Project Description

A custom scraper for generating leads from Yelp. The goal was to collect leads for email marketing company, targeted at medical offices in the USA. For this purpose we used data available in the directory of Yelp.com.

Yelp is a directory, which stores reviews for businesses, it helps to find the best resources in various branches of industry and shows them on the map. Open data include business name, address, phone number, site and reviews. However, this data is not enough to run a successful marketing campaign because business email address is not provided by Yelp. Fortunately, most businesses have webpage and this address is specified in business details on Yelp.

Our task consisted of two steps:

  1. Collect data of all medical businesses in the USA
  2. Enter webpage of every medical office and scrape email addresses.

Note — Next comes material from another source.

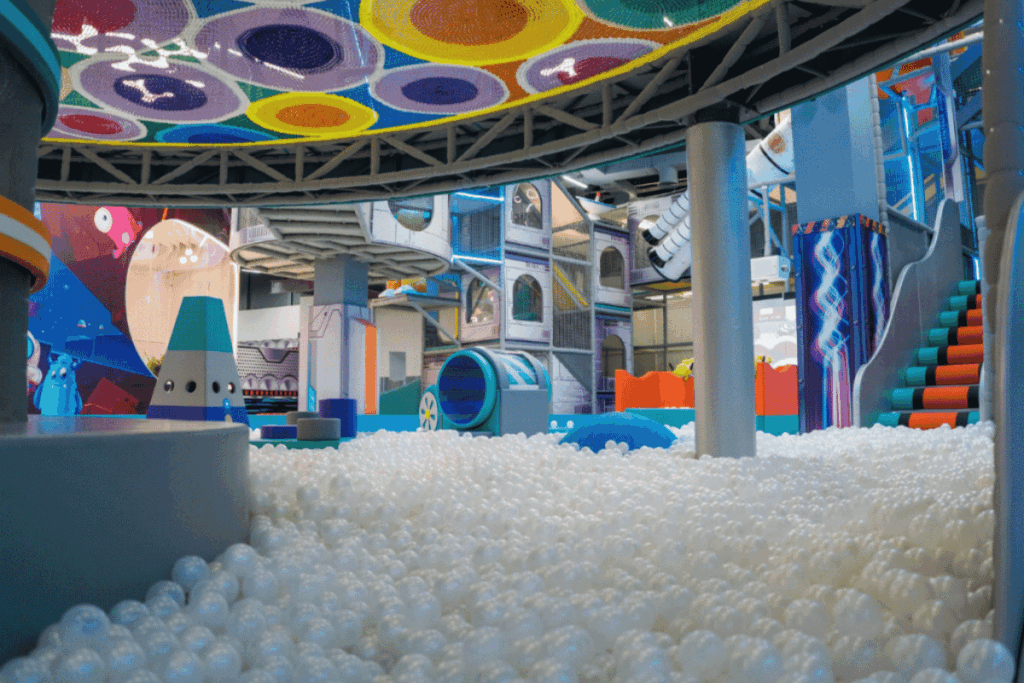 Magic Planet Riyadh soft play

The challenge of step 1 was beating Yelp anti-scraping protection because Yelp blocks frequent calls. To resolve this issue we used proxy servers. We have our own tool for finding free proxies automatically, which grabs available proxies and checks if they are functional.

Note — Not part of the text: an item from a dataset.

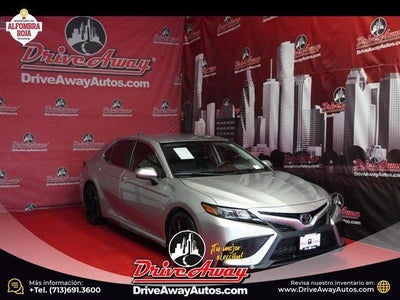Photo of a 2021 Toyota Camry SE 4DR Sedan for sale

The challenge of step 2 was performance. We needed to process websites with emails as fast as possible. Say we have 800 000 webpages, each has 20 pages average, this means we need to process 16 mln pages. This is quite a lot, can take weeks, which we could not afford. For such tasks we have a server, which is specifically equipped to handle such load and reach all possible speed. We run 600 threads at the same time, which brought us more than 400 000 email addresses with 84% accuracy of finding email on website.